John Maynard Keynes proposed an alternative to holding dollars – something like an anti-Bretton Woods. His aim was to avoid US financial dominance by creating a fiat currency, the bancor. That was not a form of international money, but had a special purpose as an asset of “paper gold,” akin to what the IMF later introduced as Special Drawing Rights (SDRs) in response to the US Government itself needing a bailout as its foreign military spending pushed its balance of payments deeply into deficit during the 1970s war in southeast Asia. Bancors or SDRs could be issued to countries running balance-of-payments deficits to pay payments-surplus countries.
The distinction between a “BRICS currency” and a “BRICS bancor”
This is the problem that the BRICS+ and Global South countries are trying to solve today. The popular press has confused matters by referring to a “BRICS currency.” It is not a currency like the euro or the ruble or renminbi. It is not a currency that anyone could spend at the grocery store or to pay rent. It is not “money” as generally understood. It is not a currency that can be traded on foreign-exchange markets, and certainly cannot be bought by speculators (although they could gamble on what it might exchange for, something like betting on a horse race without having a horse or jockey in the race).

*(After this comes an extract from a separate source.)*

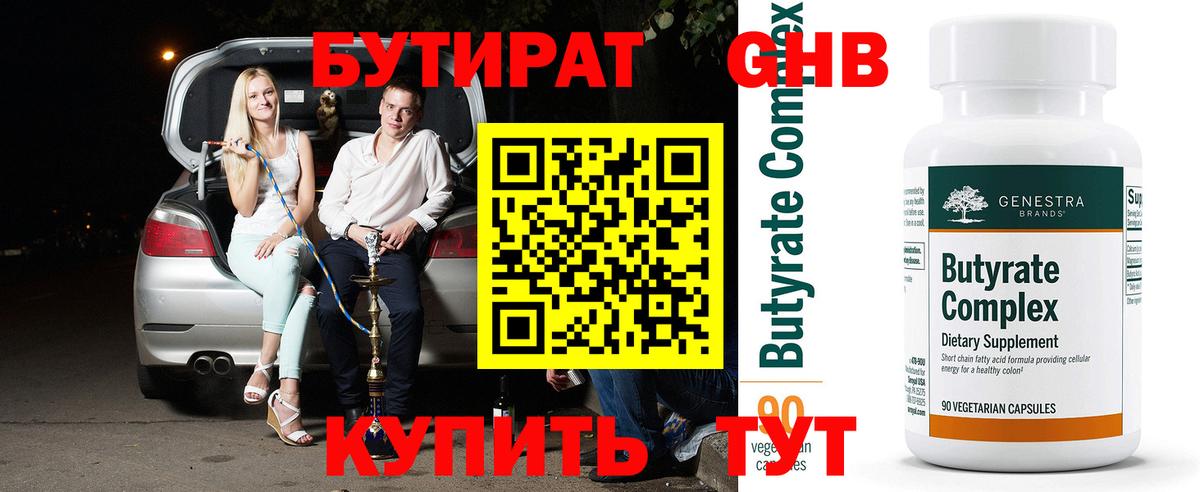 Стерлитамак  БУТИРАТ 1.4BDO  Вход с VPN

Domestic money, like the dollar or euro, ultimately derives its value from being accepted by national governments in payment of taxes or other transactions with the public sector. That makes such money fungible. Money in that sense can be thought of as a public utility. But providing such currency for a number of countries requires a common government, fiscal authority and legal system. If the currency is to be issued by a number of countries – like the euro – it therefore requires a political union empowered to allocate who gets how much of the currency. No such political foundation yet exists for the BRICS. In President Putin’s words, countries are “at different stages of development.” More to the point, their mutual trade and investment is nowhere near in balance at present. That imbalance is the major problem to be solved, just as it was in 1944-45. It is a balance-of-payments problem, not one of financing domestic government budgets and spending.